期間:2012/10/21 - 2012/11/ 1

 京都大学野生動物研究センター、国立アマゾン研究所、マレーシア・サバ大学熱帯生物学保全研究所、インド科学大学院大学生態科学センター、京都大学霊長類研究所が共催する「熱帯生物多様性保全のための国際ワークショップ」への参加・発表が主な目的であった。また、アマゾン川流域の熱帯雨林と、報告者の調査地であるマレーシア・ボルネオ島の熱帯雨林とを比較し、ボルネオ島の森林の特徴を客観視するため、今回の訪問を必要とした。
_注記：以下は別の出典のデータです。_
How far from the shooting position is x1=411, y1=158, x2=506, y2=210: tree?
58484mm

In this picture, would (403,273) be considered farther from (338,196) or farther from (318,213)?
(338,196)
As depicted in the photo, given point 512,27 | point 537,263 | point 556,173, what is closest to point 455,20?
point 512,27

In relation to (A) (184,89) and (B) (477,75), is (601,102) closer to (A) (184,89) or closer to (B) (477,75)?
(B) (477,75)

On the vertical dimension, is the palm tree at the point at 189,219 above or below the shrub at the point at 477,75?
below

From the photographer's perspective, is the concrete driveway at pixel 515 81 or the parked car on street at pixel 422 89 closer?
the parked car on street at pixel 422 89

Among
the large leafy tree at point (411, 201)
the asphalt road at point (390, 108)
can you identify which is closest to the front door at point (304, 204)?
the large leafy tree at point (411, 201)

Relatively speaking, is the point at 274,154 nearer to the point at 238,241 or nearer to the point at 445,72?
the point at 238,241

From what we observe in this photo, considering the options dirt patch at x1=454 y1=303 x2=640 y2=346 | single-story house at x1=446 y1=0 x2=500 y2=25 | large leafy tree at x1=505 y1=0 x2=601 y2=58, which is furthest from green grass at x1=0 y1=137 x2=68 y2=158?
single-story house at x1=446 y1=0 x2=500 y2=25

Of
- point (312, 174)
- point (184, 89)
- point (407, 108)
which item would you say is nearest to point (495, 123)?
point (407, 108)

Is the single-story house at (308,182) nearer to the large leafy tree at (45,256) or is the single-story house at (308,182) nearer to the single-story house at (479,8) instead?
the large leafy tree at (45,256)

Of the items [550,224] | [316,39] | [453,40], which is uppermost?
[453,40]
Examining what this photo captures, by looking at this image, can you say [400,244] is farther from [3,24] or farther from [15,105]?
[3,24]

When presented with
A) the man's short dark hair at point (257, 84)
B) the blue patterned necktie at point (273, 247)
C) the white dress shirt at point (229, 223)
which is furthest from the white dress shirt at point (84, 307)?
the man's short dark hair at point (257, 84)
 10月23、24日に、国立アマゾン研究所(INPA)で開催された「大型動物研究を軸とする熱帯生物多様性保全研究のための国際ワークショップ」に参加し、ポスター発表を行った。本ワークショップでは、INPA所属の研究者が行っている研究発表がメインではあったが、共催国であるマレーシアとインドでの野生動物の保全の在り方の考え方も聞くことができた。その後、10月25から27日にかけて、アマゾン川流域の野生動物研究のフィールド視察をおこなった。具体的にはアマゾン川を大型船で視察し、アマゾン川流域の植生や野生動物を観察した。また、ZF2というフィールドで、アマゾン川流域の熱帯雨林を訪問した。特にアマゾンの熱帯雨林の、ヤシ科植物の多様性と密度の高さには驚嘆した。また、突出木を含めた森林の全体的な樹高がボルネオ島のものよりも低く、樹冠もボルネオ島よりも「繋がっている」という印象を持った。果実生産性の高いヤシが豊富で、樹上の移動も比較的容易であることから、アマゾンの動物にとって、果実生産が不安定で、樹上移動がしにくいボルネオ島の熱帯雨林よりも、果実は“とっつき易い”資源であることが示唆された。